4

I need to download all PDF files that are linked from this webpage https://www.in.tum.de/i07/lehre/ss22/theo/.

Everything I have tried so far either does not get the files or downloads the entire website recursively.

I however am only interested in the PDFs linked to directly from this PAGE (not website).

Thanks.

3 Answers3

4

You can use wget's --no-parent (-np) and --level=depth (-l) options to control how much of the site will be mirrored by the -r option. The --no-host-directories (-nH) and --no-directories (-nd) options will also prevent wget from duplicating the remote directory structure. (Double hyphen precedes options when they are written in full, , while single hyphen precedes options when they are written in short form --no-parent is -np)

e.g. something like this:

wget -r -l 1 -nH -nd -np --ignore-case -A '*.pdf' https://www.in.tum.de/i07/lehre/ss22/theo/

By default, that will save the .pdf files in the current directory. You can use the -P option to specify a different output dir.
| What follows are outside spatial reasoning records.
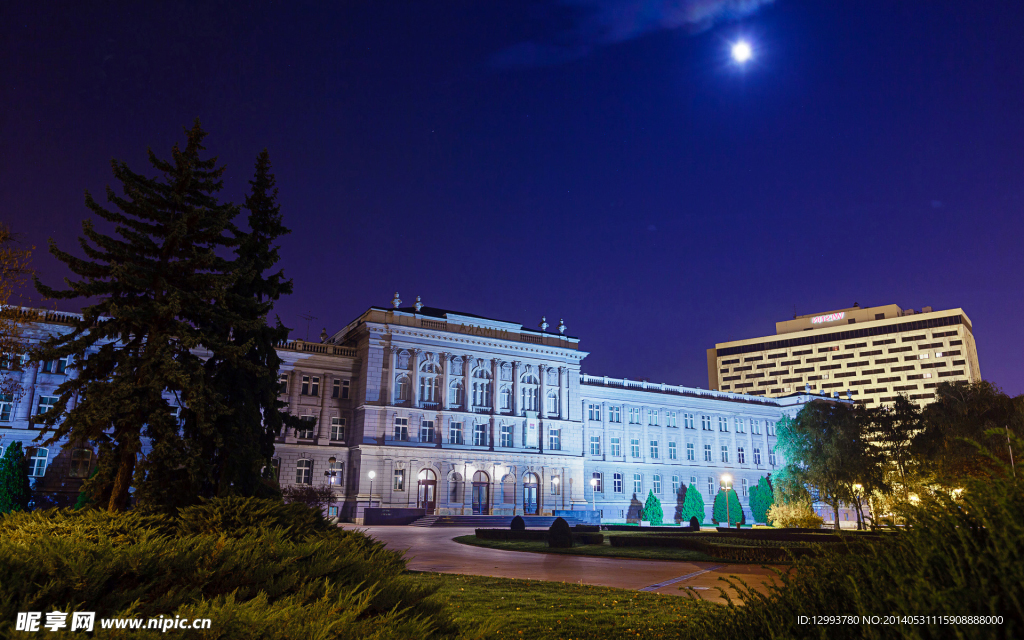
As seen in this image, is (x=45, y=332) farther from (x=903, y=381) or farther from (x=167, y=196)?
(x=903, y=381)

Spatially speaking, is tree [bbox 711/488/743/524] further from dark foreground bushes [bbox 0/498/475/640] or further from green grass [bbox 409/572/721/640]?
dark foreground bushes [bbox 0/498/475/640]

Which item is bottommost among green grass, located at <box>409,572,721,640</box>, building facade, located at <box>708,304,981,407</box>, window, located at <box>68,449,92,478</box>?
green grass, located at <box>409,572,721,640</box>

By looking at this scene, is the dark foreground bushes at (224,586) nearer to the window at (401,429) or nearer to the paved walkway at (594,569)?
the paved walkway at (594,569)

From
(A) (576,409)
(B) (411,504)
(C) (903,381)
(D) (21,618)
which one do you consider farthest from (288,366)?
(C) (903,381)

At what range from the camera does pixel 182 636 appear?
3.95m

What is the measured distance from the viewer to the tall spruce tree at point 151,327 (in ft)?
50.9

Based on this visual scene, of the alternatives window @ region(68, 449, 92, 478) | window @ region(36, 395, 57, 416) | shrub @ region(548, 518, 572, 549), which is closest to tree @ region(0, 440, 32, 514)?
window @ region(68, 449, 92, 478)

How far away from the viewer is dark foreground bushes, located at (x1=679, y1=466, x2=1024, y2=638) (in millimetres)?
3385

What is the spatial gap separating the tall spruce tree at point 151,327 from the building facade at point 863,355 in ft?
475

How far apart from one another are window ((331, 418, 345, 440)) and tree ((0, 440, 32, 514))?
23027 mm

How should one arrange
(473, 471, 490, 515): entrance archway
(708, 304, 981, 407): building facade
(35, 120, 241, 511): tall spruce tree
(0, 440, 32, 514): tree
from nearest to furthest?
1. (35, 120, 241, 511): tall spruce tree
2. (0, 440, 32, 514): tree
3. (473, 471, 490, 515): entrance archway
4. (708, 304, 981, 407): building facade

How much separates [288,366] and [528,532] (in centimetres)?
3100

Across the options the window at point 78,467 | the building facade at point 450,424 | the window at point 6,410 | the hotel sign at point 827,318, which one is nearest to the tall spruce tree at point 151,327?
the building facade at point 450,424

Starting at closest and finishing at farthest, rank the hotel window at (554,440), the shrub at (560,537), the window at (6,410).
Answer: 1. the shrub at (560,537)
2. the window at (6,410)
3. the hotel window at (554,440)
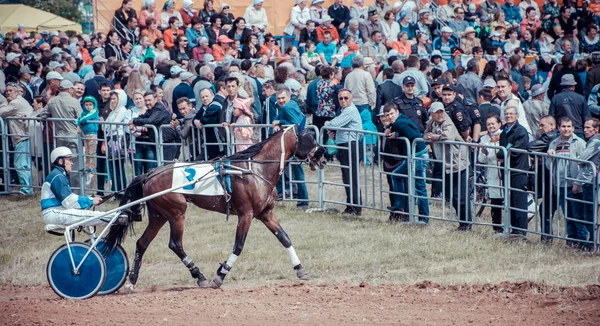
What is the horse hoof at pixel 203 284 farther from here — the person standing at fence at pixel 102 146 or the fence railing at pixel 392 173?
the person standing at fence at pixel 102 146

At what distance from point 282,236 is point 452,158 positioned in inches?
133

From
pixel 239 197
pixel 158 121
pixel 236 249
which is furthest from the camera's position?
pixel 158 121

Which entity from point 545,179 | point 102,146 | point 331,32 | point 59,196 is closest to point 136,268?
point 59,196

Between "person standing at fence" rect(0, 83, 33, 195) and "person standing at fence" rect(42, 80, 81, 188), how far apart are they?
62 cm

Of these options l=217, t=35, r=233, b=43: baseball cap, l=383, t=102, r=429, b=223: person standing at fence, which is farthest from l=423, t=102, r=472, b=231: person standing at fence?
l=217, t=35, r=233, b=43: baseball cap

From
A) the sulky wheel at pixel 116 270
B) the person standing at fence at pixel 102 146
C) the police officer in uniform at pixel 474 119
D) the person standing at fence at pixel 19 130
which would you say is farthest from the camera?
the person standing at fence at pixel 19 130

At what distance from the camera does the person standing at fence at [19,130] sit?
17.5m

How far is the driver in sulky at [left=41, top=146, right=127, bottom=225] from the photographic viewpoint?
11.0m

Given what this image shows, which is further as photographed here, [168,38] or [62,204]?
[168,38]

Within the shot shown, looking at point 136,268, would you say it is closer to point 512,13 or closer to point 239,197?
point 239,197

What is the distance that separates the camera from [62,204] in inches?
435

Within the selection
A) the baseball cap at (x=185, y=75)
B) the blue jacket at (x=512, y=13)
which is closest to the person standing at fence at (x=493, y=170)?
the baseball cap at (x=185, y=75)

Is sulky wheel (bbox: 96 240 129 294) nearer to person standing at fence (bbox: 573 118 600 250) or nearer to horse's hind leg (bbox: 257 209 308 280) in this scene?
horse's hind leg (bbox: 257 209 308 280)

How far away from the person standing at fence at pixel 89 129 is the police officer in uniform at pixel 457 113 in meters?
6.13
wget is very flexible and has a lot of options - so many that the man page can be overwhelming when you first read it, but it is definitely worth putting in some effort to read and experiment with.

JOSHIN
  • 3
cas
  • 78,579
2

You can extract the list of PDF files from the web page using wget or curl to download it, and xmlstarlet to parse the resulting HTML/XML:

curl https://www.in.tum.de/i07/lehre/ss22/theo/ |
    xmlstarlet format -H index.html 2>/dev/null |
    xmlstarlet select -t -m '//a[contains(@href,"pdf")]' -v '@href' -n

The first xmlstarlet converts HTML to XML. The second one find all the a elements and extracts each href attribute value that contains pdf.
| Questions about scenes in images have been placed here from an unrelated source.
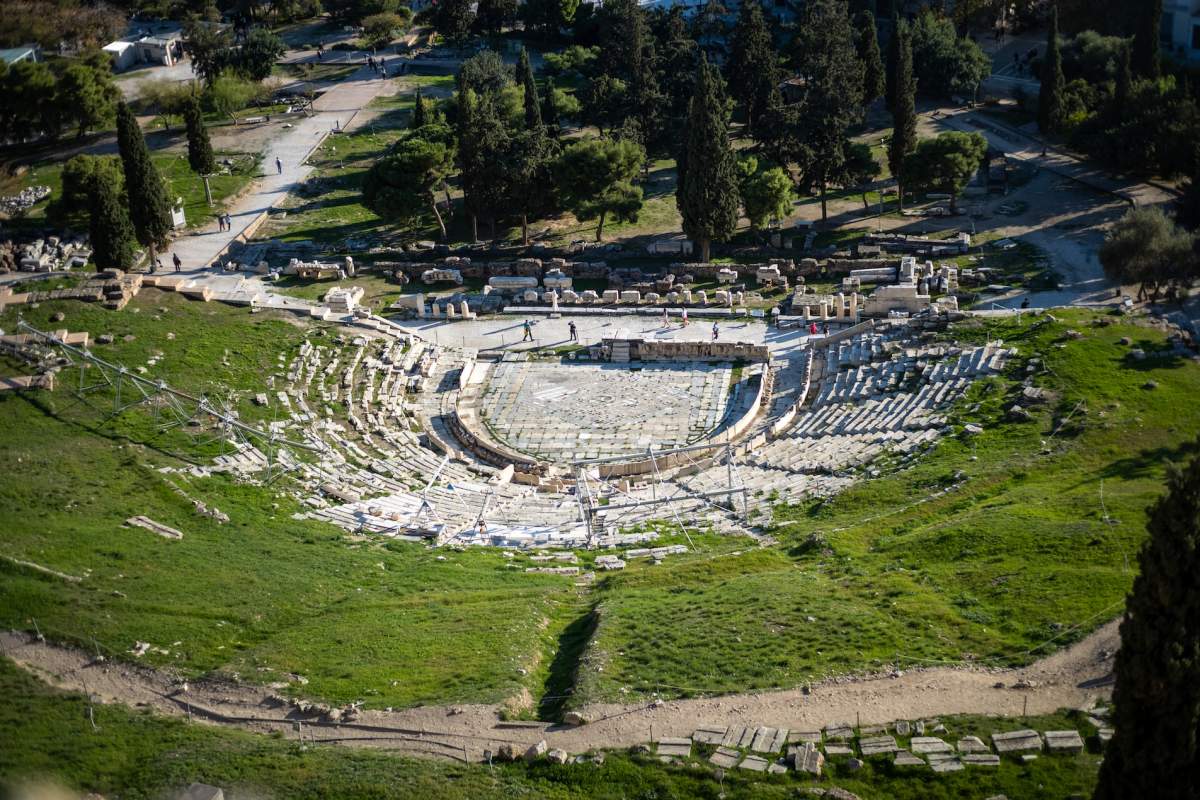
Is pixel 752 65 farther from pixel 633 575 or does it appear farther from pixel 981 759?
pixel 981 759

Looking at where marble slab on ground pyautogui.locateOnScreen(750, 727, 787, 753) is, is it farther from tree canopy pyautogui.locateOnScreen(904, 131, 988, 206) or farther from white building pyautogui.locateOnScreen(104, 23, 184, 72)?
white building pyautogui.locateOnScreen(104, 23, 184, 72)

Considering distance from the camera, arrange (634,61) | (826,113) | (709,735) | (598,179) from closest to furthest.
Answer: (709,735), (598,179), (826,113), (634,61)

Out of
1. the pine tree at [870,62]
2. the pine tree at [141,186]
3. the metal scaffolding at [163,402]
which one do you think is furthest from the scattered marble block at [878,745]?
the pine tree at [870,62]

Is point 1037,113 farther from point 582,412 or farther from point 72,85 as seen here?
point 72,85

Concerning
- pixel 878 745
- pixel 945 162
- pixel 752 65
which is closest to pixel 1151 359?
pixel 945 162

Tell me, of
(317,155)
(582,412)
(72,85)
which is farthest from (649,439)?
A: (72,85)

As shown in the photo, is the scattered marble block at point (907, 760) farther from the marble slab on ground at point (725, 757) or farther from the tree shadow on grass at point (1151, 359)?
the tree shadow on grass at point (1151, 359)

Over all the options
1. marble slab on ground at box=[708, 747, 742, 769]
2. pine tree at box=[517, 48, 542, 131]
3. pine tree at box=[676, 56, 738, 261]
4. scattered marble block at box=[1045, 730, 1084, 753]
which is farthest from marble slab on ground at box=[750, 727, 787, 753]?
pine tree at box=[517, 48, 542, 131]
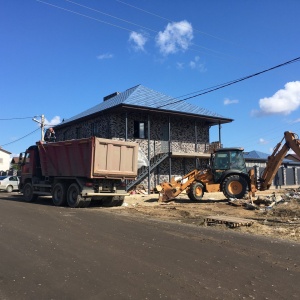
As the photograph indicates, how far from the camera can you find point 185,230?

From there it's straightforward to download each of the extracted links. Pipe the output of the preceding block into a loop

while IFS= read -r url
do
    file="${url%\?*}"                            # Strip trailing ? parameters
    file="${file##*/}"                           # Strip leading URL path
    printf "Saving %s as %s\n" "$url" "$file"    # Report action
    curl "$url" >"$file"
done
Chris Davies
  • 116,213
  • 16
  • 160
  • 287
0

More broadly, You can use wget to download all PDFs from a webpage by using:

wget -r -l1 -H -t1 -nd -N -np -A.pdf -erobots=off --wait=2 --random-wait --limit-rate=20k [URL]
  • -r: Recursive download.
  • -l1: Only one level deep (i.e., only files directly linked from this page).
  • -H: Span hosts (follow links to other hosts).
  • -t1: Number of retries is 1.
  • -nd: Don't create a directory structure, just download all the files into the current directory.
  • -N: Turn on timestamping.
  • -np: Do not follow links to parent directories.
  • -A.pdf: Accept only files that end with .pdf.
  • -erobots=off: Ignore the robots.txt file (use carefully, respecting site's terms and conditions).
  • --wait=2: Wait 2 seconds between each retrieval.
  • --random-wait: Wait from 0.5 to 1.5 * --wait seconds between retrievals.
  • --limit-rate=20k: Limit the download rate to 20 kilobytes per second.

This parameters will avoid the "429: Too Many Requests" error.